- 3 stalks McCormick® Gourmet Collection® Lemon Grass
- 3 cups hot water
- 1/2 cup dry white wine
- 1 1/2 teaspoons McCormick® Gourmet Collection® Garlic Salt
- 1 teaspoon McCormick® Gourmet Collection® Szechwan Seasoning
- 1 pound shrimp, peeled and deveined
- 2 tablespoons cornstarch mixed with 2 tablespoons water
- 6 ounces angel hair pasta or Chinese (ramen) noodles
- 4 cups torn fresh spinach leaves
- 1/4 cup salted cashews
- Place lemon grass and water in 1-quart glass measure; cover and heat in microwave on HIGH 5 minutes; cool. Remove lemon grass to cutting board. Reserve liquid. Slice lengthwise then finely chop. Return lemon grass to water. (This can be done ahead for flavor to develop.)

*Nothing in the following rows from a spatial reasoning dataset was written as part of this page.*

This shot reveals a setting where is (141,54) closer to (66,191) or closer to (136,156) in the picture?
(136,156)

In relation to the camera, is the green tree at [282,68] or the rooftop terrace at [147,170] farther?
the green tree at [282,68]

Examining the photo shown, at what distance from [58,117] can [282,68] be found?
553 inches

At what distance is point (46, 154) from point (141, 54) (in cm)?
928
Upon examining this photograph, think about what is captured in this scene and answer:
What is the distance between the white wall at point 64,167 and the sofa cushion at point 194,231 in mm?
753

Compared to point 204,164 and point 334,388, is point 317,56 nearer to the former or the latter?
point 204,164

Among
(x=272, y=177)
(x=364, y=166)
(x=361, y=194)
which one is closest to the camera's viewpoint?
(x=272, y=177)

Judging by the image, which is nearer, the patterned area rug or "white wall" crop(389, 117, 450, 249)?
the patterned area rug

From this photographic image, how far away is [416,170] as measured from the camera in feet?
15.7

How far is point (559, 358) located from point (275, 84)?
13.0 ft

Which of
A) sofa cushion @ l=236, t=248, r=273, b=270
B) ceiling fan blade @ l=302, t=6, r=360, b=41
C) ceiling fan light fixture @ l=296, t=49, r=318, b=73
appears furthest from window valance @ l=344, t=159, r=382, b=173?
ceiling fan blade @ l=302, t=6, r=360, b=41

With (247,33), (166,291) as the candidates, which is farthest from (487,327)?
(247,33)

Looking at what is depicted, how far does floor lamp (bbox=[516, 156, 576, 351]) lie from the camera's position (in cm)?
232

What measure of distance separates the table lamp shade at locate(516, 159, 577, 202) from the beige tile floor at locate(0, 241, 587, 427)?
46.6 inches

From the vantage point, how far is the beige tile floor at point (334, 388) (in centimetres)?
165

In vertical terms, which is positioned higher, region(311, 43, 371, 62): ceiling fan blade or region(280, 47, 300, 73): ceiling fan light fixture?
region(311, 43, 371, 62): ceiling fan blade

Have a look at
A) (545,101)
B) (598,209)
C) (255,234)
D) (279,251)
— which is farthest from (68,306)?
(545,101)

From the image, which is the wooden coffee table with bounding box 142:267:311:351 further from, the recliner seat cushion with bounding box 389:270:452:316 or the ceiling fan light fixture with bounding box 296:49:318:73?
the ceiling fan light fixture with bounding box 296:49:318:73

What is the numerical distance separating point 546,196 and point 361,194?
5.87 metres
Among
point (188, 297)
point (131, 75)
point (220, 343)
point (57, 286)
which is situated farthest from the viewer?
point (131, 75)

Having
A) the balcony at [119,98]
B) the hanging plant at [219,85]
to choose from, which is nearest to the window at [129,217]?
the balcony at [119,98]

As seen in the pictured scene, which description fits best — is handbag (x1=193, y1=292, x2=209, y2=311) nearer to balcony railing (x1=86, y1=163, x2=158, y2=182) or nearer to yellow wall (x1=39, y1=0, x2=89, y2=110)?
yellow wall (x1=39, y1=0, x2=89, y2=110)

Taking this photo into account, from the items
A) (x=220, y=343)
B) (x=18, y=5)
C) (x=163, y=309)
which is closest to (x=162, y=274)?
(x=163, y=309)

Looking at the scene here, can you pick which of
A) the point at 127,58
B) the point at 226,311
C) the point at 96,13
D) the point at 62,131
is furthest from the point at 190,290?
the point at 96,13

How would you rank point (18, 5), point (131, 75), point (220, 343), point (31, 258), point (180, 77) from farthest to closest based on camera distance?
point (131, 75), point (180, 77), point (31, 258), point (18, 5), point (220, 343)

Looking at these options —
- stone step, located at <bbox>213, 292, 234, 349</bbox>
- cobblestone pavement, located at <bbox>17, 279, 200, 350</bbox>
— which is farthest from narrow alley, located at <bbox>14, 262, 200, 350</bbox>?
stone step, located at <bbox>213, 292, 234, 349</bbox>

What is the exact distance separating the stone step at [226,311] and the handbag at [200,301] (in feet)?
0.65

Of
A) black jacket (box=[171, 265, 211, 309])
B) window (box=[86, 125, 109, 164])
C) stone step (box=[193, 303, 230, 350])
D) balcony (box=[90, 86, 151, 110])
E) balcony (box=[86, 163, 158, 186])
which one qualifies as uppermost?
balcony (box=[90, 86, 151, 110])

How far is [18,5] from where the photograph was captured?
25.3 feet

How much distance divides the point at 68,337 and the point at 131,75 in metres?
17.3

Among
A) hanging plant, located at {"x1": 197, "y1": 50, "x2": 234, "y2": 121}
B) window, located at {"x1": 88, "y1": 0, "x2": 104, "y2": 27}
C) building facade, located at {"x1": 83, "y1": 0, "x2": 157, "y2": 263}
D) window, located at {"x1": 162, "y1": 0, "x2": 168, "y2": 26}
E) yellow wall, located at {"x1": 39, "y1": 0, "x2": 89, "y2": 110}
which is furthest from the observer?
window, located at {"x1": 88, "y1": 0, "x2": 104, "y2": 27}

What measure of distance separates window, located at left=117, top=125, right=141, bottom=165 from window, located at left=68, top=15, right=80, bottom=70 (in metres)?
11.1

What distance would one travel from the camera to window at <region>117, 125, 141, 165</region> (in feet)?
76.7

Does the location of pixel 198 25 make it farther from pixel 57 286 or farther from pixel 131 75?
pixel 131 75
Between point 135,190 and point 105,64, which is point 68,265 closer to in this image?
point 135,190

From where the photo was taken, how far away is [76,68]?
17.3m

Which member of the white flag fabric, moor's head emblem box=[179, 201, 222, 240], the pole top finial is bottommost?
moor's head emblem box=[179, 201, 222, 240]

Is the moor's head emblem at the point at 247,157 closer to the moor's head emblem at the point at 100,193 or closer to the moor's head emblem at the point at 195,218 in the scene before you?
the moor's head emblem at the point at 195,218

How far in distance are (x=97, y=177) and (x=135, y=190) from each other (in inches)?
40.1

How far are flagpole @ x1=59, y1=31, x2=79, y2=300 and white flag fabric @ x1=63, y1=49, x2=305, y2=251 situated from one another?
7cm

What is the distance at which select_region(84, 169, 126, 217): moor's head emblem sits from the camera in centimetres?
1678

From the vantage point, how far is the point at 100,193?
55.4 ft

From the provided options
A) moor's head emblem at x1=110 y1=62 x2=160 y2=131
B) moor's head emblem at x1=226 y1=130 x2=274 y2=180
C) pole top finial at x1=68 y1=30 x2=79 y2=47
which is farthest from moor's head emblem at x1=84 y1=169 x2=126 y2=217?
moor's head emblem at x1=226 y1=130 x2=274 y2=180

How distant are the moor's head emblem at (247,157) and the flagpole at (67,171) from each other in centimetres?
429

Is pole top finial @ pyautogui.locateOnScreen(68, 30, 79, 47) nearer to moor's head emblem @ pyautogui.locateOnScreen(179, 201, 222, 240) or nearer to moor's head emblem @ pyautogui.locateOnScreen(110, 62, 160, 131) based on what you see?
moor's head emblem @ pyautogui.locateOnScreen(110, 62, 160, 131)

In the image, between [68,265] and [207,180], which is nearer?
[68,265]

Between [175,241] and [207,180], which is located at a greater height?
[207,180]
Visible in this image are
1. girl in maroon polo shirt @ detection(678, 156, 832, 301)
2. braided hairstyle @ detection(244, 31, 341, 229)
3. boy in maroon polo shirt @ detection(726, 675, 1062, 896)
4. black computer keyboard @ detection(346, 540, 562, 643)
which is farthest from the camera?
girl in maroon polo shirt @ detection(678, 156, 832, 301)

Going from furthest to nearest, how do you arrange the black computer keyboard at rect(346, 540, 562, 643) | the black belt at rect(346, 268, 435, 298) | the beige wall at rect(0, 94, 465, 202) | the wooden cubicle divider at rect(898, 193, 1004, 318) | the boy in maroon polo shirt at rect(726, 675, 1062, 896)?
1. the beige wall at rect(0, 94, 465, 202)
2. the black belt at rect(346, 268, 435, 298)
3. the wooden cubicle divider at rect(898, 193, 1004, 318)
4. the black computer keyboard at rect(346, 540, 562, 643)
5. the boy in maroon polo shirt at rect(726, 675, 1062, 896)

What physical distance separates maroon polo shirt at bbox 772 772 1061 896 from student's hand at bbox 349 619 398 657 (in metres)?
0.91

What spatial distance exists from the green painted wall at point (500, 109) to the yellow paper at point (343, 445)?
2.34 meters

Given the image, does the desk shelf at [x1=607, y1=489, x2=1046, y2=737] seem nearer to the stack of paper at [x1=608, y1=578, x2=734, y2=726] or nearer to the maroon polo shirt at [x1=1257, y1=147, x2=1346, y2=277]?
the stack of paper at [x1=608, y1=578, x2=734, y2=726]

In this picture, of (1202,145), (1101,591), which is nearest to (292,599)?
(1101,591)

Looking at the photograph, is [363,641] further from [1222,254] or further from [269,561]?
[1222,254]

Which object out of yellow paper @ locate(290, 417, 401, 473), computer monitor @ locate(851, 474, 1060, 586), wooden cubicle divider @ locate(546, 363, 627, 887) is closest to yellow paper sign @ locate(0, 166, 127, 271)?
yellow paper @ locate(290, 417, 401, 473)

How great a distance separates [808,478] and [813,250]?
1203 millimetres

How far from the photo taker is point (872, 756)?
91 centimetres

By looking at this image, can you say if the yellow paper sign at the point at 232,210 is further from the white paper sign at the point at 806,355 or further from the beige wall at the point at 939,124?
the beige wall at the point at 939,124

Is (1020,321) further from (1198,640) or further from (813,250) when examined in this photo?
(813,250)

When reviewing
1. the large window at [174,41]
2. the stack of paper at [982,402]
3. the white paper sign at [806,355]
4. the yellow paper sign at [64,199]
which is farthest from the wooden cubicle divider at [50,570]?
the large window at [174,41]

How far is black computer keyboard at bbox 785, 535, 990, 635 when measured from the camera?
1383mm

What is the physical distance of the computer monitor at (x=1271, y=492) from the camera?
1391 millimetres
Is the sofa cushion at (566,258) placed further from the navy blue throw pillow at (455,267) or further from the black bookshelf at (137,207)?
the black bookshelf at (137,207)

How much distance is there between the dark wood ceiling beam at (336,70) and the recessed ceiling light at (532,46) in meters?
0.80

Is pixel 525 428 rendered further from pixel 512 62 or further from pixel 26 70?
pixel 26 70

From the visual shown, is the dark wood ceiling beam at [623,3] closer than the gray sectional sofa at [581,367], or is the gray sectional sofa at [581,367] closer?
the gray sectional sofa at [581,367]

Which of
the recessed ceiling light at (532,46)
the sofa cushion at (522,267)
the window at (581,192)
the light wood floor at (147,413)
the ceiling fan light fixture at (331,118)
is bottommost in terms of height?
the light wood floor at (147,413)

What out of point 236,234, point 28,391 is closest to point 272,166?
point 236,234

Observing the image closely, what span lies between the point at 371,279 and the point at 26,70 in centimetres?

- Combine lemon grass and water, wine, garlic salt and Szechwan seasoning in large skillet and bring to a boil. Stir in shrimp and cornstarch mixture. Cook and stir until shrimp turn pink and mixture thickens, 3-4 minutes.
- Meanwhile, cook pasta in boiling salted water 3-4 minutes in large saucepan. Drain and rinse pasta. Coat saucepan with nonstick cooking spray; return pasta to saucepan. Add spinach and shrimp mixture; toss. Garnish with cashews. Serve in bowls.
- May substitute 1 teaspoon ground ginger and 1/4 teaspoon red pepper flakes for Szechwan seasoning.